Abstract:
UNASSIGNED: Mutations in the DYNC1H1 gene have been linked to multiple neurologic syndromes with a multitude of clinical manifestations, both ocular and non-ocular. Previous case reports have outlined various ocular phenotypes, including cataracts of congenital onset, infantile onset, and adult onset with lack of further ophthalmologic detail.

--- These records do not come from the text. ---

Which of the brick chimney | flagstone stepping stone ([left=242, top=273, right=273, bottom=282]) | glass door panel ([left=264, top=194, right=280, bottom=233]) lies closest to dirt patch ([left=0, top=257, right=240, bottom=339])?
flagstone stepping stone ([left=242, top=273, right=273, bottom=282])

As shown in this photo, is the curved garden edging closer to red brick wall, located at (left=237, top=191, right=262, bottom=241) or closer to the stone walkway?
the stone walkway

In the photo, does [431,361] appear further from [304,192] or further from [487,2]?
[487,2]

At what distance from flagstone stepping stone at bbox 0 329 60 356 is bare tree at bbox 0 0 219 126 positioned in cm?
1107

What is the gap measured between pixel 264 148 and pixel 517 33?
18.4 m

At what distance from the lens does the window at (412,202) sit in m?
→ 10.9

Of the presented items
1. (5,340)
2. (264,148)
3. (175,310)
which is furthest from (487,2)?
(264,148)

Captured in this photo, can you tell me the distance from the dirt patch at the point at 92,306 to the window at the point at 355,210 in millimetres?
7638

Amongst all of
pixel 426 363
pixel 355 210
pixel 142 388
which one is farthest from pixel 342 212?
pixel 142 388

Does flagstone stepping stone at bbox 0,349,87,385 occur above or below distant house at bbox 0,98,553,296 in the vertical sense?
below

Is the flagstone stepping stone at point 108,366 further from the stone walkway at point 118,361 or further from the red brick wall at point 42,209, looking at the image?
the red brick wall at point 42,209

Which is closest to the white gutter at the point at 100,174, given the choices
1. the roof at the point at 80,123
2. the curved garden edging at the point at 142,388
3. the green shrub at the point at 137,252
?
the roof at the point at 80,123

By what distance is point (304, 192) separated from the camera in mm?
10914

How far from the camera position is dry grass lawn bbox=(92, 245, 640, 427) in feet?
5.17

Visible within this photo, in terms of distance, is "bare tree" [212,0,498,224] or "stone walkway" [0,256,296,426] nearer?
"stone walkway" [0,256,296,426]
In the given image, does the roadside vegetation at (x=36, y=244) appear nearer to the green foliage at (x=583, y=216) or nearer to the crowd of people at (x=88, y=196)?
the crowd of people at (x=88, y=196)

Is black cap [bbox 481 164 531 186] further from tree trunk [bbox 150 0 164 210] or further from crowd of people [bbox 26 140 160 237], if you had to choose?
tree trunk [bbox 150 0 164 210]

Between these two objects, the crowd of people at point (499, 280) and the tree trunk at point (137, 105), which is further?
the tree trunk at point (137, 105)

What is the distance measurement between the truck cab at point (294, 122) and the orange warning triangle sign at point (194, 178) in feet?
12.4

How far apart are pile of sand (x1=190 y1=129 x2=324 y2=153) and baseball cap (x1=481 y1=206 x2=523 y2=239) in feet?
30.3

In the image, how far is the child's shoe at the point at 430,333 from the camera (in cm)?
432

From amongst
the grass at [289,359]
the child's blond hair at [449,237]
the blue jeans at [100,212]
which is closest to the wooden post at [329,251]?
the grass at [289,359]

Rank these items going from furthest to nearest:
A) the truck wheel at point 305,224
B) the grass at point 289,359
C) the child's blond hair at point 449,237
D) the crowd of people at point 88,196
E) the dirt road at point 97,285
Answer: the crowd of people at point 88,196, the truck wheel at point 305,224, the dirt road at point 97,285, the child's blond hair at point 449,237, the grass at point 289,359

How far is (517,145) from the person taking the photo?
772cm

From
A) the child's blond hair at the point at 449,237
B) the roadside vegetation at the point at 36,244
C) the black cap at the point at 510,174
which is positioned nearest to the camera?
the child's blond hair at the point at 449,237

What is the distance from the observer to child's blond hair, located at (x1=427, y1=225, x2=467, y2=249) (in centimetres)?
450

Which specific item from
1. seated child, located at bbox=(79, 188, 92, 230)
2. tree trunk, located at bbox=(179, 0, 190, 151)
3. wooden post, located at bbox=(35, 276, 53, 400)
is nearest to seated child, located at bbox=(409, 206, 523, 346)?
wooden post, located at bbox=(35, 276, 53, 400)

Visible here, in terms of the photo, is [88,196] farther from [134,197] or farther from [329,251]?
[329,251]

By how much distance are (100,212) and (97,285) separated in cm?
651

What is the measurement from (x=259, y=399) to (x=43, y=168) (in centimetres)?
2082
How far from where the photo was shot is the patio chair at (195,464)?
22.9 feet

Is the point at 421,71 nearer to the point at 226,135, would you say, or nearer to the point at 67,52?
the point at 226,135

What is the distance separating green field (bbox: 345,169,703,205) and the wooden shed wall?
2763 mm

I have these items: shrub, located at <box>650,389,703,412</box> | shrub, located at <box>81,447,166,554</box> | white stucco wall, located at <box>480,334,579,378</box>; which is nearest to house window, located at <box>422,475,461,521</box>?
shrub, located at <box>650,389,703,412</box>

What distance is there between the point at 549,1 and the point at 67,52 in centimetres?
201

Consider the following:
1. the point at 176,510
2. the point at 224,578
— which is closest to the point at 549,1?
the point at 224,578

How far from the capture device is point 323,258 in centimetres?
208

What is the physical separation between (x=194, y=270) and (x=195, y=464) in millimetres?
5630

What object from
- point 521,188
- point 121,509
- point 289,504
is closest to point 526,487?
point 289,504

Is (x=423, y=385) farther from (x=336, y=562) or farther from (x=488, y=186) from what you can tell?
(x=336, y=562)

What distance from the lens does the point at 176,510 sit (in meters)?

UNASSIGNED: Our case report outlines, in more detail, a 24-month-old male with a heterozygous mutation in the DYNC1H1 gene who developed a white, intumescent cataract in his left eye and a posterior subcapsular cataract in his right eye with evidence of progressive axial myopia.

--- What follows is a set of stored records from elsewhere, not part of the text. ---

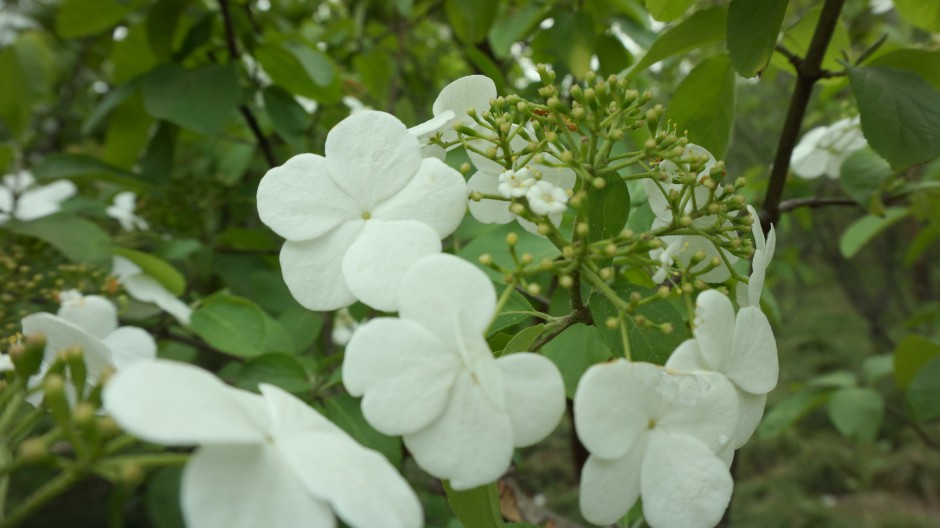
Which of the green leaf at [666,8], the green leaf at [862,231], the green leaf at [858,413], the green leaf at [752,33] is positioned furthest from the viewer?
the green leaf at [858,413]

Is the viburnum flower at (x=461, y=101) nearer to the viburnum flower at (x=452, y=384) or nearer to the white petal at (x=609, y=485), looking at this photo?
the viburnum flower at (x=452, y=384)

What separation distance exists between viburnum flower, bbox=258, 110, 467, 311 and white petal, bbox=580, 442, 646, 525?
265mm

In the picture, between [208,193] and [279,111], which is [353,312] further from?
[208,193]

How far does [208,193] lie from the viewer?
189 centimetres

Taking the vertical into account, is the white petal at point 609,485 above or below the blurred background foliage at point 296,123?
above

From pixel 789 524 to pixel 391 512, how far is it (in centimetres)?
386

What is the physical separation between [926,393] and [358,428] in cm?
144

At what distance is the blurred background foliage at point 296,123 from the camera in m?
1.12

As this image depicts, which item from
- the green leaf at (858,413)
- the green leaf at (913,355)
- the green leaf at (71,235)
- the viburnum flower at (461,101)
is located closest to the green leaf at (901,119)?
the viburnum flower at (461,101)

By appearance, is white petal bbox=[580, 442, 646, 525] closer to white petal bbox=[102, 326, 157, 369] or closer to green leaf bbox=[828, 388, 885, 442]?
white petal bbox=[102, 326, 157, 369]

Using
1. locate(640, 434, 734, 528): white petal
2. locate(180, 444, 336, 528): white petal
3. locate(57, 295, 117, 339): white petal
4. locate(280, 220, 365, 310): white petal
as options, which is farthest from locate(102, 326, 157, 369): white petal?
locate(640, 434, 734, 528): white petal

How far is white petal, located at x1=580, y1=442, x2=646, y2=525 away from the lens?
23.6 inches

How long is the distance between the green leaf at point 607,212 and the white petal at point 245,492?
37cm

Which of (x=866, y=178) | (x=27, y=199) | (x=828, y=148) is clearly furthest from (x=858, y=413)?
(x=27, y=199)
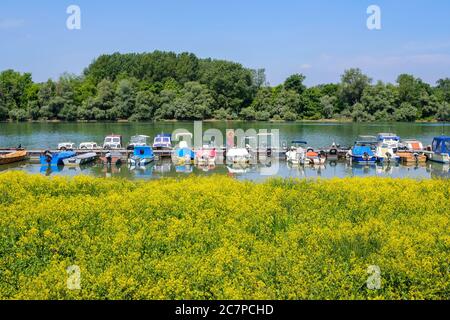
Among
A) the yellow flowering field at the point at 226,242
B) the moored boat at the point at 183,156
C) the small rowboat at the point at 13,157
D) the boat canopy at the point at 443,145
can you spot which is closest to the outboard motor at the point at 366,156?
the boat canopy at the point at 443,145

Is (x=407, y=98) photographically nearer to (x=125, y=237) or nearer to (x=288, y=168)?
(x=288, y=168)

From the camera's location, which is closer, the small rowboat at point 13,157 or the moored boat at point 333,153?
the small rowboat at point 13,157

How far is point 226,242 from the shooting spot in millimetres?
12297

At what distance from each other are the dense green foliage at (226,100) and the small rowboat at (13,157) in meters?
78.6

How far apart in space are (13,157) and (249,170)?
84.0ft

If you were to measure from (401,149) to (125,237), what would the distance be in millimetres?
51589

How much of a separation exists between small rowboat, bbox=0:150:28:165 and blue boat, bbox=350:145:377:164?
36.3 meters

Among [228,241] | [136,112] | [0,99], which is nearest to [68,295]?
[228,241]

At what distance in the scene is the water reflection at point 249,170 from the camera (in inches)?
1774

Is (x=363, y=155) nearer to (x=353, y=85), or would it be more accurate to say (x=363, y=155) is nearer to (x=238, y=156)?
(x=238, y=156)

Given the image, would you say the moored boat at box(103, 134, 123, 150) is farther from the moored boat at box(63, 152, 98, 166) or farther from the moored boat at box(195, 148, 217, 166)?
the moored boat at box(195, 148, 217, 166)

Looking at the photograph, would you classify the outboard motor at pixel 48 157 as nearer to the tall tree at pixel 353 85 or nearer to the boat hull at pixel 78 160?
the boat hull at pixel 78 160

UNASSIGNED: Based on the findings outlined in our case we suggest eye exams at regular intervals during early childhood in patients with DYNC1H1 mutations to screen for amblyogenic ocular pathology and potential rapidly developing cataracts.
UNASSIGNED: Our case report outlines, in more detail, a 24-month-old male with a heterozygous mutation in the DYNC1H1 gene who developed a white, intumescent cataract in his left eye and a posterior subcapsular cataract in his right eye with evidence of progressive axial myopia.

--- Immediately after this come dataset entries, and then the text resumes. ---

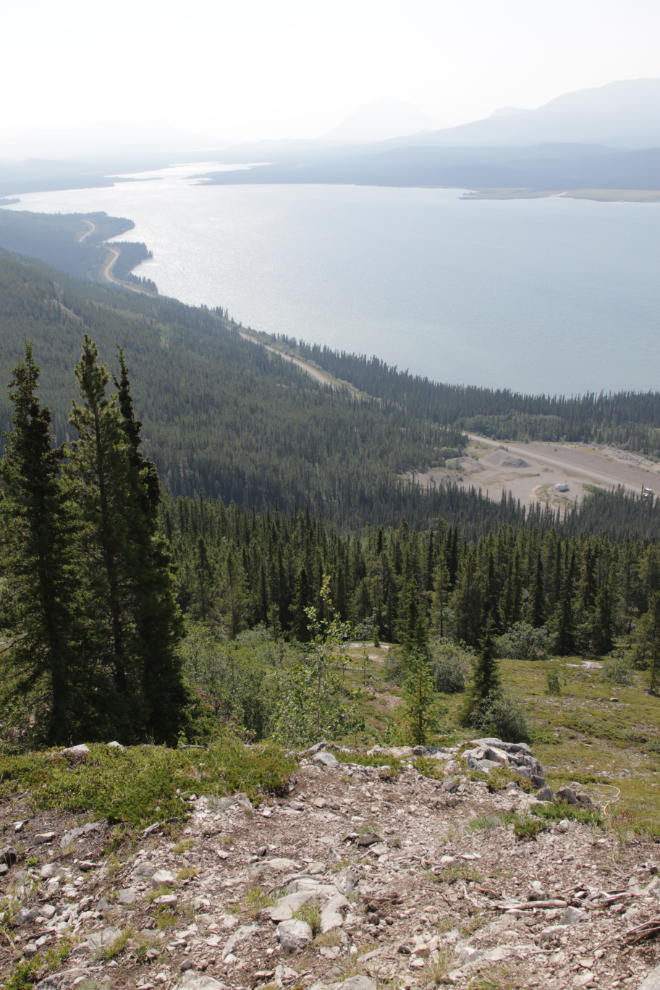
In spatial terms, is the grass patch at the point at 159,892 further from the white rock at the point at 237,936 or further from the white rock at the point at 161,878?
the white rock at the point at 237,936

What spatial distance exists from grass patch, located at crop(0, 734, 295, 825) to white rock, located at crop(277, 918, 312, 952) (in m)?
4.07

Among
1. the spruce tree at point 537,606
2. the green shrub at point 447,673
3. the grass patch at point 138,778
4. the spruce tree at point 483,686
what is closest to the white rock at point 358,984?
the grass patch at point 138,778

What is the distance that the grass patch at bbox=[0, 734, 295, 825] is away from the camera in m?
12.2

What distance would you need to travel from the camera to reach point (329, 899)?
9859 millimetres

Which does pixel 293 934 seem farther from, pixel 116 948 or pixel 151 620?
pixel 151 620

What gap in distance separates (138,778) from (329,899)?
18.2 feet

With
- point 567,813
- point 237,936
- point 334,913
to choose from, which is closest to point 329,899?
point 334,913

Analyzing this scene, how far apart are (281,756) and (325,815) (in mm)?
2534

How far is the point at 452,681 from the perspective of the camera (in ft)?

UNASSIGNED: Based on the findings outlined in our case we suggest eye exams at regular intervals during early childhood in patients with DYNC1H1 mutations to screen for amblyogenic ocular pathology and potential rapidly developing cataracts.
摘要:
未经证实:DYNC1H1基因突变与多种临床表现的多种神经综合征有关,眼睛和非眼睛。以前的病例报告概述了各种眼部表型,包括先天性白内障,婴儿发作,和成人发病,缺乏进一步的眼科细节。
未经评估:我们的病例报告概述,更详细地说,一名24个月大的男性,在DYNC1H1基因中出现杂合突变,左眼膨胀型白内障和右眼后囊下白内障,有进行性轴性近视的证据。
UNASSIGNED:根据我们病例中概述的发现,我们建议在DYNC1H1突变患者的儿童早期定期进行眼科检查,以筛查弱性眼部病理和潜在的快速发展的白内障。
未经评估:我们的病例报告概述,更详细地说,一名24个月大的男性,在DYNC1H1基因中出现杂合突变,左眼膨胀型白内障和右眼后囊下白内障,有进行性轴性近视的证据。
UNASSIGNED:根据我们病例中概述的发现,我们建议在DYNC1H1突变患者的儿童早期定期进行眼科检查,以筛查弱性眼部病理和潜在的快速发展的白内障。